── TEXT SECTION

I headed back in the early afternoon for a midday rest and then lunch. The only way I can maintain waking up at dawn and spotlighting until late is with a rest in the day. Of course this meant shoes and socks off to cross the rapids again which feels all explorerey.



I also got my transport to Crocodile Lake sorted for tomorrow and I'll be going to the lake tomorrow morning and coming back the evening of the next day, spending one night there (I don't believe I'll have any connection there, so no blog tomorrow). Transport up to the trailhead for the lake costs 250k each way so half a million for drop of and pick up the next day, which feels extremely expensive for Vietnam although in real terms, it £17, and well worth it if that's the price.



After a late lunch/also dinner I headed out towards the grassland area. I had been down this path yesterday, but only got into the bamboo forest and not to the grasslands proper because they're a fair way away if you're on foot. I only got to the grasslands with about 20, minutes before sunset and I'll have to be back in the day one of these other days since it's supposed to be a very good spot for green peafowl - I've still not seen any Gamebirds or Pittas, but I've got the two Crocodile lake days and 2D3N afterwards back at the HQ still. I did hear an unmistakable Green Peafowl call several times just at dusk though, which was cool. So, the grasslands are a large area of tall grass with forest behind and as well as having good birds in the day are also supposed to be good for spotlighting with the possibility of gaur. They run night drives too into the grasslands, but I don't think they're particularly good and are also very expensive unless there are more people to split the cost.

────

* **REQUIREMENTS**:
1 - List every sum of money given in the travel diary.
2 - Reproduce the stretch of the travel diary from "I headed back" through "that's the price.".
The material isn't needed for any of this work.

── INFORMATION SUPPLIED

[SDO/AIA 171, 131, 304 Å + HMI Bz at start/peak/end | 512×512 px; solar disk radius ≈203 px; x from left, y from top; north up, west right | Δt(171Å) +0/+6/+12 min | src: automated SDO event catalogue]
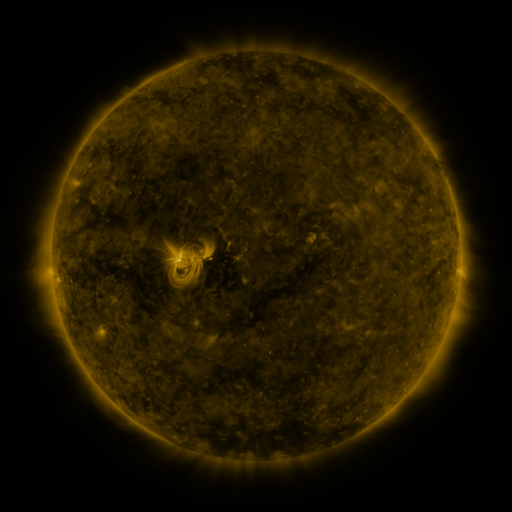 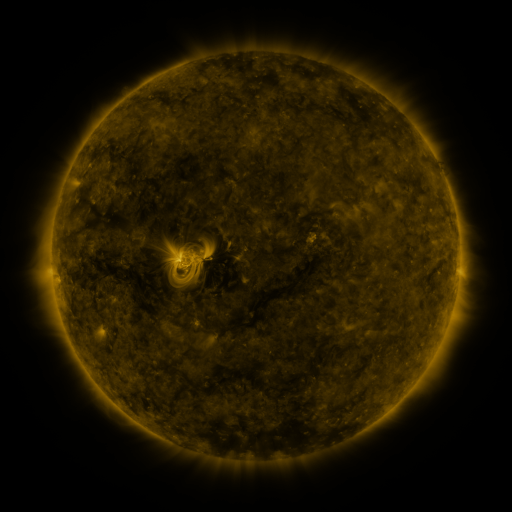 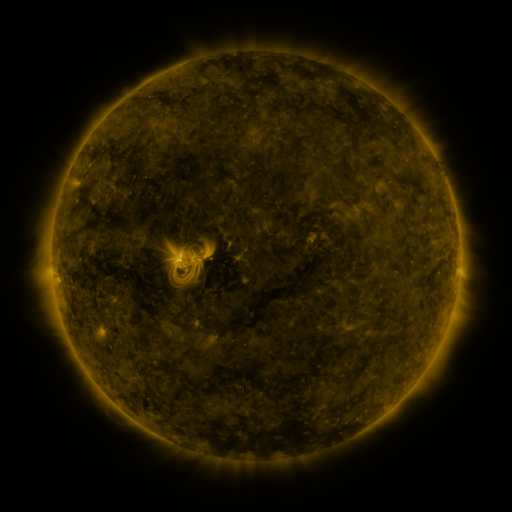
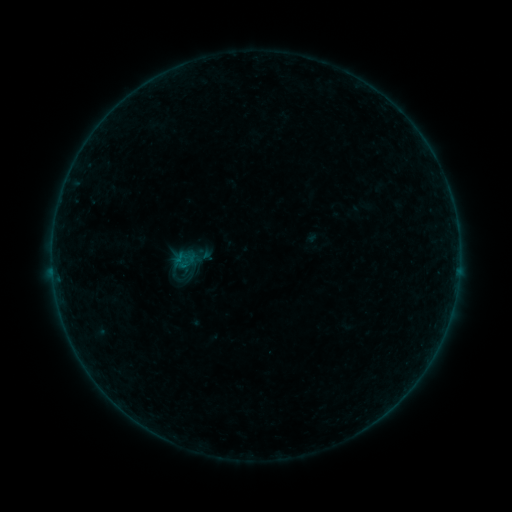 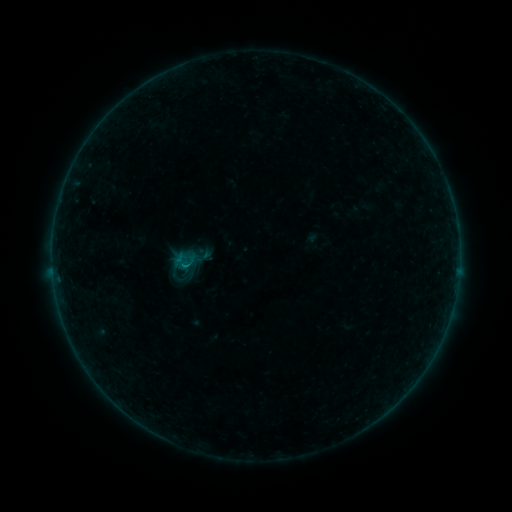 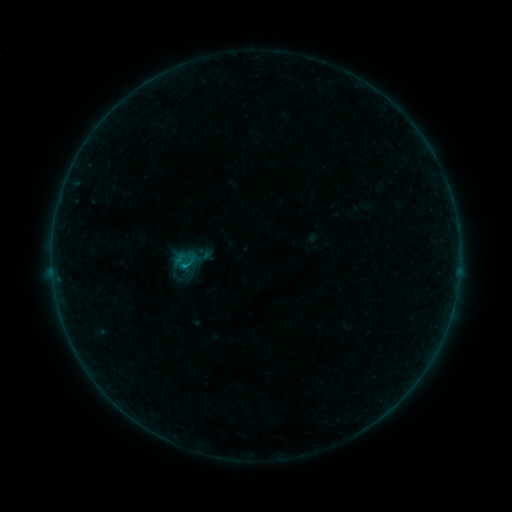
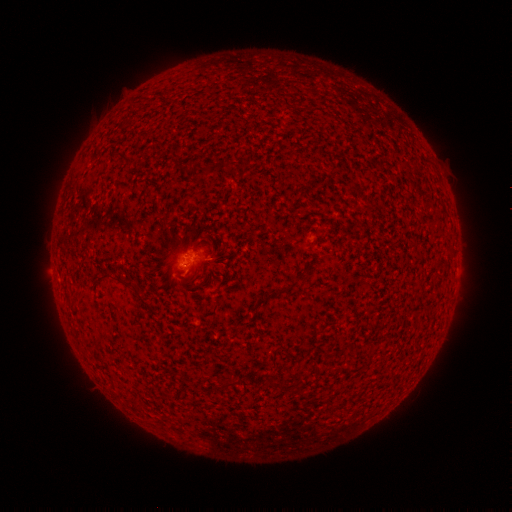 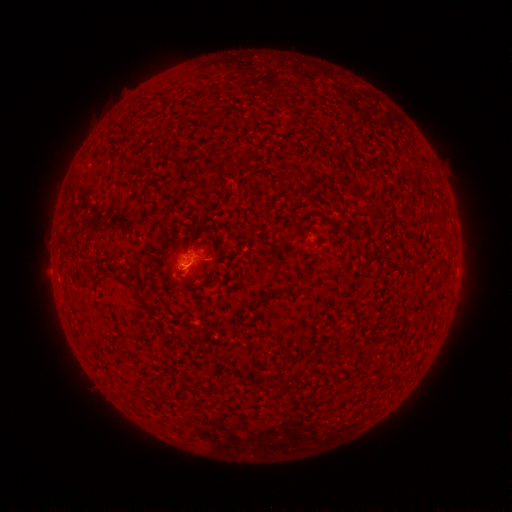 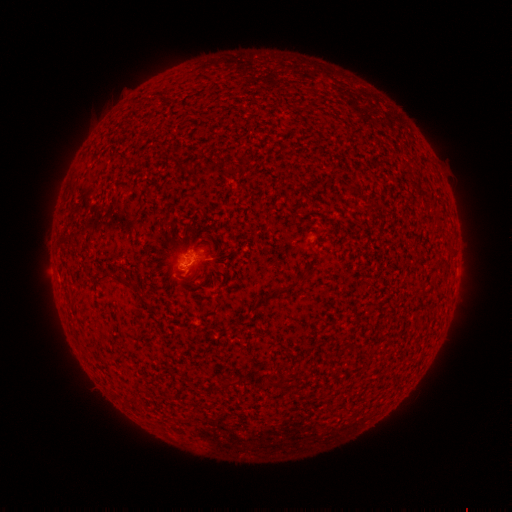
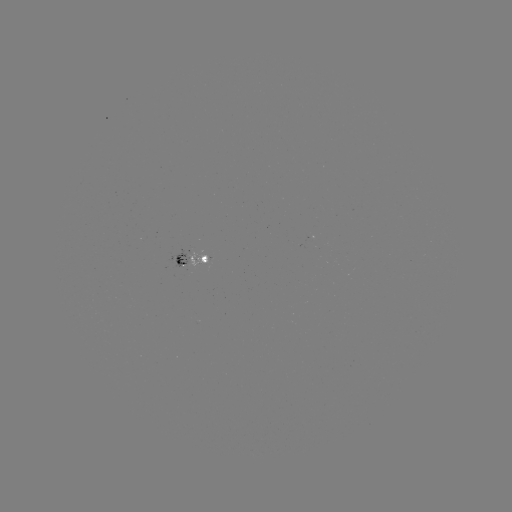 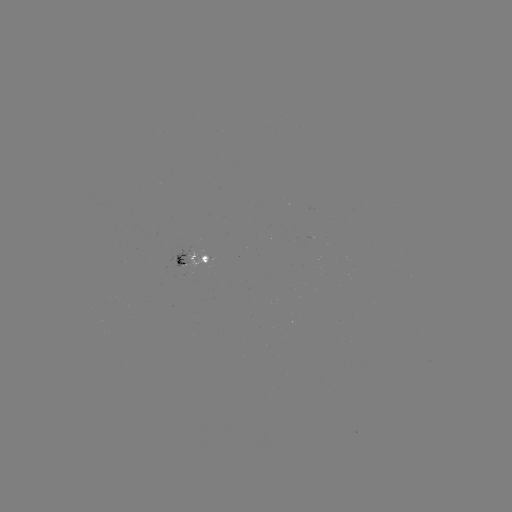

────

* **ANSWERS FOR THIS EXERCISE**:
1 -
250k
half a million
£17

2 -
I headed back in the early afternoon for a midday rest and then lunch. The only way I can maintain waking up at dawn and spotlighting until late is with a rest in the day. Of course this meant shoes and socks off to cross the rapids again which feels all explorerey.



I also got my transport to Crocodile Lake sorted for tomorrow and I'll be going to the lake tomorrow morning and coming back the evening of the next day, spending one night there (I don't believe I'll have any connection there, so no blog tomorrow). Transport up to the trailhead for the lake costs 250k each way so half a million for drop of and pick up the next day, which feels extremely expensive for Vietnam although in real terms, it £17, and well worth it if that's the price.